Oracle AI Data Platform brings your data and AI work into one place. It helps teams move, organize, and use data for analytics and machine learning.

This blog focuses on getting data out of Oracle Fusion so it can be prepared and merge with other dataset on Oracle AI Data Platform. We will look at practical options to extract data, move it safely, and make it ready for use. You will see what each option needs, how it fits in an end-to-end flow, and when to pick one over another.

BI Cloud Connector

BI Cloud Connector (BICC) is the recommended built-in bulk extract service for Oracle Fusion Applications. It exports data from curated view objects into flat files for downstream use in your lake or warehouse. It handles large volumes, supports full and incremental loads, and can be scheduled and monitored through ESS.

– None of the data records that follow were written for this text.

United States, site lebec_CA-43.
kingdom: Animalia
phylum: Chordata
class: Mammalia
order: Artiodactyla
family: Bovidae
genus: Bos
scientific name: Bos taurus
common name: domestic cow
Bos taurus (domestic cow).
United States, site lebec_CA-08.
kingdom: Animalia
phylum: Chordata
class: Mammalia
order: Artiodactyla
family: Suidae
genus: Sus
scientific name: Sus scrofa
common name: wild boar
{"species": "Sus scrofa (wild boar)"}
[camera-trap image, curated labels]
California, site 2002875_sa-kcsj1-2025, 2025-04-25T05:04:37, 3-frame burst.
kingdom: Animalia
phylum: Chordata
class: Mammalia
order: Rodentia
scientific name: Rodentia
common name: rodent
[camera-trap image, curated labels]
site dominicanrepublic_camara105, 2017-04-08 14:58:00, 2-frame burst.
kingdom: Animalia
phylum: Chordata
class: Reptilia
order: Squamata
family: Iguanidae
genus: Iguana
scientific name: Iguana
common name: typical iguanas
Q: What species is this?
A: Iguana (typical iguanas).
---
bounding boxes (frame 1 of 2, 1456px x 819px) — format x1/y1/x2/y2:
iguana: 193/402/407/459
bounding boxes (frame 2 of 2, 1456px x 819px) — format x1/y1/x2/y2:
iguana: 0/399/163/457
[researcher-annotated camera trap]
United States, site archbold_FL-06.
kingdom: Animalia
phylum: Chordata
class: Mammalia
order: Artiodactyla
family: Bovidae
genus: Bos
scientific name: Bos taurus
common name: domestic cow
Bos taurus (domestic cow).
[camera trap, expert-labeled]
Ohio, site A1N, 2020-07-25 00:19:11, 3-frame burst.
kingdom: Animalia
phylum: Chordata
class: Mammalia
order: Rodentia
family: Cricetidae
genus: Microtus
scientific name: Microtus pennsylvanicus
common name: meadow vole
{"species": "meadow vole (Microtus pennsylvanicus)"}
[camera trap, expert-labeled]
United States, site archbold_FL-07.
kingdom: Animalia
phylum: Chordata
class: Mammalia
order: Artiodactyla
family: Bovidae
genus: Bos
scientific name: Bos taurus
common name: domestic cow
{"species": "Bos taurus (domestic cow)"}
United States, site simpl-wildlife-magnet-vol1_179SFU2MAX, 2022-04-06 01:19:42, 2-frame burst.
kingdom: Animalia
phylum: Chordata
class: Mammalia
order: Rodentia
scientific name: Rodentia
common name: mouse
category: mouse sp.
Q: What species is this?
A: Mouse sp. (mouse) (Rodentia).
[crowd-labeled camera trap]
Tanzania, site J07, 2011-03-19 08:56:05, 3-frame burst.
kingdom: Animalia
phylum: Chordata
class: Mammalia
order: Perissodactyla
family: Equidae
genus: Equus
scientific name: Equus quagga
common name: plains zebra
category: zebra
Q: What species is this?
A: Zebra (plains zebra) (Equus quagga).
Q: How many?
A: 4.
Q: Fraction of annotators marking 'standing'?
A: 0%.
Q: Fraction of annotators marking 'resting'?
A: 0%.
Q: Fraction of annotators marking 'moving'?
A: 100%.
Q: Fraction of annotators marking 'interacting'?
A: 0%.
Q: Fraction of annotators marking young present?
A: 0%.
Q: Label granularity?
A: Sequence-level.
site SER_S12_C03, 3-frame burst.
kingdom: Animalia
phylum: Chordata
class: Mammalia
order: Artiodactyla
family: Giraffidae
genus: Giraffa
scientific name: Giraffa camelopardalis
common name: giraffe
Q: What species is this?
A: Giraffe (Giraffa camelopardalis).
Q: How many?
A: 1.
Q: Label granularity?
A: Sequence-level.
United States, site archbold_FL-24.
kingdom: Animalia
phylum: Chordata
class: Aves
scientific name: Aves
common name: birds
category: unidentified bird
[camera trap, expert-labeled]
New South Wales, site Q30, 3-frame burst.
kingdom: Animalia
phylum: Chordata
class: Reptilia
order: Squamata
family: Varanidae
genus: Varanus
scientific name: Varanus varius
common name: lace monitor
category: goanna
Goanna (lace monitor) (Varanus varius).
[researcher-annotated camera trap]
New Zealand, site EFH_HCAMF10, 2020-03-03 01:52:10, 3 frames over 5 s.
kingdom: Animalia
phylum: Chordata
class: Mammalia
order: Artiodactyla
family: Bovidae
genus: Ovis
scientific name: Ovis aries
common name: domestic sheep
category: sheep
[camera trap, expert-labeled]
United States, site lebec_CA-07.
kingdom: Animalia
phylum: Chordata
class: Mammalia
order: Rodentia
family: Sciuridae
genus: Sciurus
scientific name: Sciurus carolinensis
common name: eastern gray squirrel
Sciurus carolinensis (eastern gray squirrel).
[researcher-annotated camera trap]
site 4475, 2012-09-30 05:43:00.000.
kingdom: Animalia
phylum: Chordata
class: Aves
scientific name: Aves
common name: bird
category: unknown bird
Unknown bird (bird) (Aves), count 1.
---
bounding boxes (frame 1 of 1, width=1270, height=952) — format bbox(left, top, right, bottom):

Oracle AI Data Platform has a built-in Spark connector for BICC. Before invoking it, let’s setup a few parameters for reusability.

oci_bucket=oidlUtils.parameters.getParameter("OCI_BUCKET", "oci://<bucket_name>@<namespace>")
folder_name=oidlUtils.parameters.getParameter("FOLDER_NAME", "bicc")
file_name=oidlUtils.parameters.getParameter("FILE_NAME", "ItemExtractPVO")
catalog_name=oidlUtils.parameters.getParameter("CATALOG_NAME", "hive")
schema_name=oidlUtils.parameters.getParameter("SCHEMA_NAME", "default")
external_volume_name=oidlUtils.parameters.getParameter("EXTERNAL_VOLUME_NAME", "ext_volume")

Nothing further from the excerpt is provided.